- YOUR ASSIGNMENT
From the listing below, pick out each line with the word "style".

=== Section Start ===

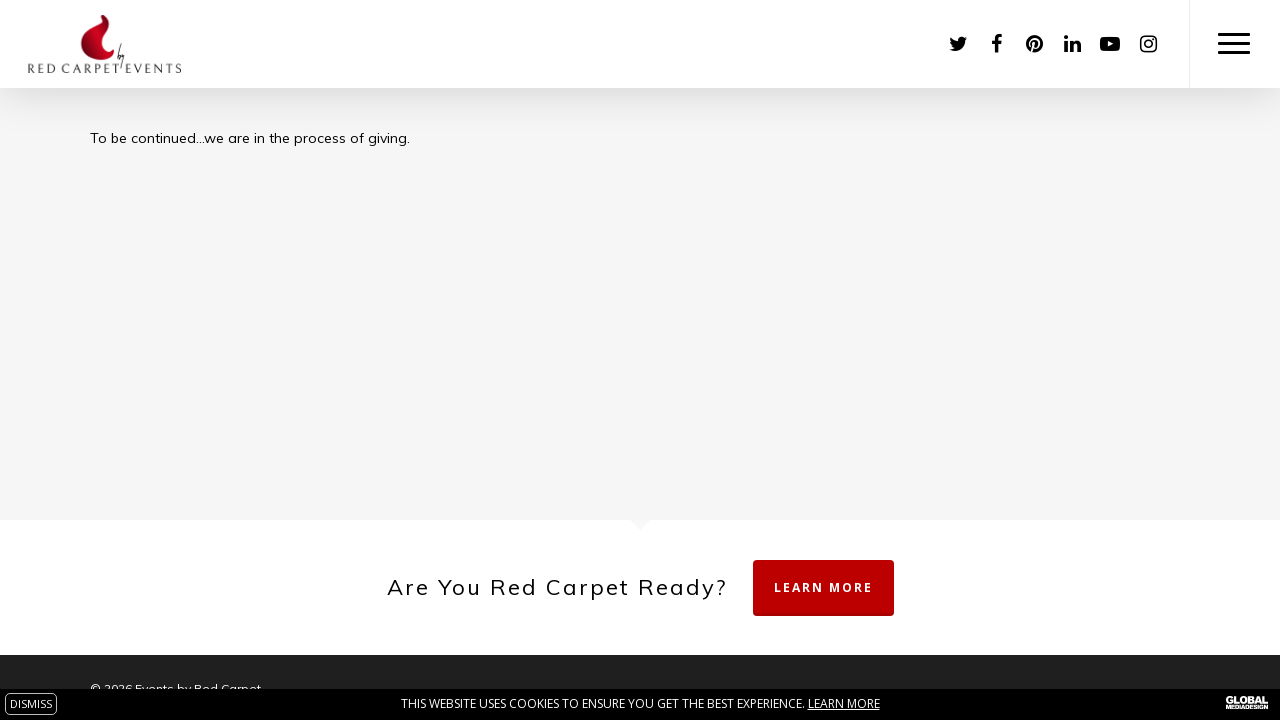

--- FILE ---
content_type: image/svg+xml
request_url: https://theredcarpetevents.com/wp-content/plugins/gmd_extras/gmd-logo.svg
body_size: 4796
content:
<?xml version="1.0" encoding="utf-8"?>
<!-- Generator: Adobe Illustrator 22.1.0, SVG Export Plug-In . SVG Version: 6.00 Build 0)  -->
<svg version="1.1" id="Layer_1" xmlns="http://www.w3.org/2000/svg" xmlns:xlink="http://www.w3.org/1999/xlink" x="0px" y="0px"
	 viewBox="0 0 238.2 72.6" style="enable-background:new 0 0 238.2 72.6;" xml:space="preserve">
<style type="text/css">
	.st0{fill:#FFFFFF;}
</style>
<g>
	<path class="st0" d="M22.5,27.2v-8.6h19.8v17.7c-3.8,2.6-7.2,4.3-10.1,5.3s-6.4,1.4-10.4,1.4c-4.9,0-8.9-0.8-12.1-2.5
		c-3.1-1.7-5.5-4.2-7.2-7.5C0.9,29.6,0,25.8,0,21.5C0,16.9,0.9,13,2.8,9.6C4.7,6.3,7.4,3.7,11,2c2.8-1.3,6.6-2,11.4-2
		c4.6,0,8,0.4,10.3,1.2c2.3,0.8,4.2,2.1,5.7,3.9c1.5,1.7,2.6,4,3.4,6.6L29.3,14c-0.5-1.6-1.4-2.8-2.6-3.6c-1.2-0.8-2.8-1.2-4.7-1.2
		c-2.8,0-5.1,1-6.7,2.9s-2.5,5-2.5,9.3c0,4.5,0.8,7.7,2.5,9.6c1.7,1.9,4,2.9,7.1,2.9c1.4,0,2.8-0.2,4.1-0.6c1.3-0.4,2.8-1.1,4.5-2.1
		v-3.9C31,27.2,22.5,27.2,22.5,27.2z"/>
	<path class="st0" d="M45.5,0.7h12.8V32h20v10.2H45.5V0.7z"/>
	<path class="st0" d="M78.3,21.5c0-6.8,1.9-12.1,5.7-15.8C87.7,1.9,93,0,99.7,0c6.9,0,12.2,1.9,16,5.6s5.6,8.9,5.6,15.6
		c0,4.9-0.8,8.8-2.4,11.9c-1.6,3.1-4,5.5-7.1,7.2s-6.9,2.6-11.5,2.6c-4.7,0-8.6-0.7-11.6-2.2c-3.1-1.5-5.6-3.9-7.5-7.1
		C79.2,30.4,78.3,26.3,78.3,21.5z M91.1,21.6c0,4.2,0.8,7.2,2.3,9c1.6,1.8,3.7,2.7,6.4,2.7c2.8,0,4.9-0.9,6.4-2.7
		c1.5-1.8,2.3-5,2.3-9.7c0-3.9-0.8-6.8-2.4-8.6c-1.6-1.8-3.7-2.7-6.4-2.7c-2.6,0-4.7,0.9-6.2,2.7C91.9,14.3,91.1,17.3,91.1,21.6z"/>
	<path class="st0" d="M123.9,0.7h24c4,0,7.1,1,9.2,3c2.1,2,3.2,4.4,3.2,7.4c0,2.5-0.8,4.6-2.3,6.3c-1,1.2-2.5,2.1-4.5,2.8
		c3,0.7,5.2,2,6.6,3.7c1.4,1.7,2.1,3.9,2.1,6.6c0,2.2-0.5,4.1-1.5,5.8c-1,1.7-2.4,3.1-4.1,4.1c-1.1,0.6-2.7,1.1-4.9,1.4
		c-2.9,0.4-4.8,0.6-5.7,0.6h-22.1L123.9,0.7L123.9,0.7z M136.8,17h5.6c2,0,3.4-0.3,4.2-1c0.8-0.7,1.2-1.7,1.2-3
		c0-1.2-0.4-2.2-1.2-2.8c-0.8-0.7-2.1-1-4.1-1h-5.7V17z M136.8,33.3h6.5c2.2,0,3.8-0.4,4.7-1.2c0.9-0.8,1.4-1.8,1.4-3.2
		c0-1.2-0.4-2.2-1.3-3c-0.9-0.7-2.5-1.1-4.7-1.1h-6.5L136.8,33.3L136.8,33.3z"/>
	<path class="st0" d="M190.1,35.4h-14.6l-2,6.9h-13.1l15.6-41.5h14l15.6,41.5h-13.4L190.1,35.4z M187.5,26.4l-4.6-14.9l-4.5,14.9
		H187.5z"/>
	<path class="st0" d="M205.4,0.7h12.8V32h20v10.2h-32.9V0.7z"/>
	<path class="st0" d="M0.3,47.9h9.9L14,62.7l3.8-14.8h9.9v24.3h-6.2V53.7l-4.7,18.6h-5.6L6.5,53.7v18.6H0.3V47.9z"/>
	<path class="st0" d="M29.9,47.9h20.2v5.2H37.5V57h11.7v5H37.5v4.8h13v5.5H29.9L29.9,47.9L29.9,47.9z"/>
	<path class="st0" d="M52,47.9h11.2c2.2,0,4,0.3,5.3,0.9c1.4,0.6,2.5,1.5,3.4,2.6c0.9,1.1,1.5,2.4,1.9,3.9c0.4,1.5,0.6,3.1,0.6,4.7
		c0,2.6-0.3,4.6-0.9,6.1c-0.6,1.4-1.4,2.6-2.5,3.6c-1.1,1-2.2,1.6-3.4,1.9c-1.6,0.4-3.1,0.7-4.5,0.7H52V47.9z M59.6,53.4v13.3h1.8
		c1.6,0,2.7-0.2,3.4-0.5s1.2-1,1.6-1.8c0.4-0.9,0.6-2.3,0.6-4.2c0-2.6-0.4-4.3-1.3-5.3s-2.2-1.4-4.2-1.4H59.6z"/>
	<path class="st0" d="M76.1,47.9h7.5v24.3h-7.5V47.9z"/>
	<path class="st0" d="M101.5,68.2h-8.5l-1.2,4h-7.7l9.1-24.3h8.2l9.1,24.3h-7.9L101.5,68.2z M99.9,62.9l-2.7-8.7l-2.7,8.7H99.9z"/>
	<path class="st0" d="M110.5,47.9h11.2c2.2,0,4,0.3,5.3,0.9c1.4,0.6,2.5,1.5,3.4,2.6c0.9,1.1,1.5,2.4,1.9,3.9
		c0.4,1.5,0.6,3.1,0.6,4.7c0,2.6-0.3,4.6-0.9,6.1c-0.6,1.4-1.4,2.6-2.5,3.6c-1.1,1-2.2,1.6-3.4,1.9c-1.6,0.4-3.1,0.7-4.5,0.7h-11.2
		V47.9z M118,53.4v13.3h1.8c1.6,0,2.7-0.2,3.4-0.5s1.2-1,1.6-1.8c0.4-0.9,0.6-2.3,0.6-4.2c0-2.6-0.4-4.3-1.3-5.3s-2.2-1.4-4.2-1.4
		H118z"/>
	<path class="st0" d="M134.3,47.9h20.2v5.2h-12.6V57h11.7v5h-11.7v4.8h13v5.5h-20.5L134.3,47.9L134.3,47.9z"/>
	<path class="st0" d="M155,64.2l7.2-0.4c0.2,1.2,0.5,2,0.9,2.7c0.8,1,1.9,1.5,3.3,1.5c1.1,0,1.9-0.3,2.5-0.8
		c0.6-0.5,0.9-1.1,0.9-1.8c0-0.6-0.3-1.2-0.8-1.7s-1.8-1-3.9-1.4c-3.3-0.7-5.6-1.7-7.1-3c-1.4-1.2-2.1-2.8-2.1-4.7
		c0-1.2,0.4-2.4,1.1-3.5c0.7-1.1,1.8-2,3.3-2.6c1.5-0.6,3.5-1,6-1c3.1,0,5.5,0.6,7.1,1.7c1.6,1.2,2.6,3,2.9,5.5l-7.1,0.4
		c-0.2-1.1-0.6-1.9-1.2-2.4c-0.6-0.5-1.4-0.7-2.5-0.7c-0.9,0-1.5,0.2-2,0.6c-0.4,0.4-0.7,0.8-0.7,1.4c0,0.4,0.2,0.7,0.5,1
		c0.4,0.3,1.2,0.6,2.5,0.9c3.3,0.7,5.6,1.4,7.1,2.2c1.4,0.7,2.5,1.6,3.1,2.7c0.6,1.1,1,2.3,1,3.6c0,1.6-0.4,3-1.3,4.3
		c-0.9,1.3-2.1,2.3-3.6,3s-3.5,1-5.9,1c-4.1,0-7-0.8-8.6-2.4S155.2,66.6,155,64.2z"/>
	<path class="st0" d="M178.6,47.9h7.5v24.3h-7.5V47.9z"/>
	<path class="st0" d="M201.2,63.4v-5.1h11.6v10.4c-2.2,1.5-4.2,2.5-5.9,3.1c-1.7,0.5-3.7,0.8-6.1,0.8c-2.9,0-5.2-0.5-7.1-1.5
		c-1.8-1-3.2-2.5-4.2-4.4c-1-1.9-1.5-4.2-1.5-6.7c0-2.7,0.5-5,1.6-6.9c1.1-2,2.7-3.5,4.8-4.5c1.6-0.8,3.9-1.2,6.7-1.2
		c2.7,0,4.7,0.2,6,0.7c1.3,0.5,2.4,1.2,3.3,2.3c0.9,1,1.5,2.3,2,3.9l-7.3,1.3c-0.3-0.9-0.8-1.6-1.5-2.1c-0.7-0.5-1.6-0.7-2.7-0.7
		c-1.6,0-3,0.6-3.9,1.7c-1,1.1-1.5,3-1.5,5.4c0,2.6,0.5,4.5,1.5,5.6c1,1.1,2.4,1.7,4.1,1.7c0.8,0,1.6-0.1,2.4-0.4
		c0.8-0.2,1.6-0.7,2.6-1.2v-2.3H201.2z"/>
	<path class="st0" d="M214.8,47.9h7l9.2,13.5V47.9h7.1v24.3H231l-9.1-13.4v13.4h-7.1V47.9z"/>
</g>
</svg>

=== Section End ===

- OUTPUT OF THE EXERCISE
	 viewBox="0 0 238.2 72.6" style="enable-background:new 0 0 238.2 72.6;" xml:space="preserve">
<style type="text/css">
</style>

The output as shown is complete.